▸ **PASSAGE GIVEN**:
[start]

Wednesday, March 07, 2007

EVERY FUCKING SANDWICH I'VE EVER ORDERED IN NYC

“Lemme get turkey & american cheese on a roll with lettuce and mayonnaise.” (I’ve learned you have to say “mayonnaise”, if you say “mayo” they think you said “tomato”)

“No problem.” (sprints into it like he absolutely knows what he’s doing, you think you’re good, start to stroll around. But no.)

“Turkey?”
“yeah.”
“Turkey, swiss?”
”No, American”
“Turkey?”
“Turkey.”
“Lettuce tomato?”
“Just lettuce, no tomato.”
“No mayo”
“No no, no tomato. Lettuce, mayonnaise...turkey, American”
“Turkey american lettuce mayonnaise on hero”
“No no, on a roll”
“Salt and pepper?”
”Sure”
“On a roll?”
(head explodes)

[end]

▸ **Data extracted from a collection**:
[start]

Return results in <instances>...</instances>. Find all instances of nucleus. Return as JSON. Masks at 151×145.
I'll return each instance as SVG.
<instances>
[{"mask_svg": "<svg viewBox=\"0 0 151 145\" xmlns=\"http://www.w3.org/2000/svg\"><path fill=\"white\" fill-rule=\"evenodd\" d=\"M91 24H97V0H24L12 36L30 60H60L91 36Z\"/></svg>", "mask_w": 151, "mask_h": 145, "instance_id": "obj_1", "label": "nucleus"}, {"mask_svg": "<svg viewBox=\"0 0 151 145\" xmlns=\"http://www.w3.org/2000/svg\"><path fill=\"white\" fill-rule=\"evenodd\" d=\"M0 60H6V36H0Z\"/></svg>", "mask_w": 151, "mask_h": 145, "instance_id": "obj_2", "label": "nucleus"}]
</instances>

[end]

▸ **REQUIRED ACTIONS**:
• 1. Recast the lines of the records in Block 1 as a numbered list, omitting any blank lines.
• 2. Continue the post about ordering a sandwich in NYC from its last line onward.

▸ **IN RESPONSE**:
• 1.
1. Return results in <instances>...</instances>. Find all instances of nucleus. Return as JSON. Masks at 151×145.
2. I'll return each instance as SVG.
3. <instances>
4. [{"mask_svg": "<svg viewBox=\"0 0 151 145\" xmlns=\"http://www.w3.org/2000/svg\"><path fill=\"white\" fill-rule=\"evenodd\" d=\"M91 24H97V0H24L12 36L30 60H60L91 36Z\"/></svg>", "mask_w": 151, "mask_h": 145, "instance_id": "obj_1", "label": "nucleus"}, {"mask_svg": "<svg viewBox=\"0 0 151 145\" xmlns=\"http://www.w3.org/2000/svg\"><path fill=\"white\" fill-rule=\"evenodd\" d=\"M0 60H6V36H0Z\"/></svg>", "mask_w": 151, "mask_h": 145, "instance_id": "obj_2", "label": "nucleus"}]
5. </instances>

• 2.
On and on, EVERY fucking time. Every bodega, every dude, no matter where, happens every single time. And what kills me is the way they the jump into it right away, like they got what you said. I’d rather them ask 5 times to make sure, then start slicing. It’s like they watch your lips move, dive into the job and THEN start to wonder okay...what the hell am I making here?

3 comments:

Anonymous said...

hey boss, consider what it must be like makin sangwiches all day.

http://www.youtube.com/watch?v=tpN_ggRPsO8&mode=related&search=

Anonymous said...

all that ... and it comes with ketchup

Xmastime said...

ketchup!!! ...someone's been reading :)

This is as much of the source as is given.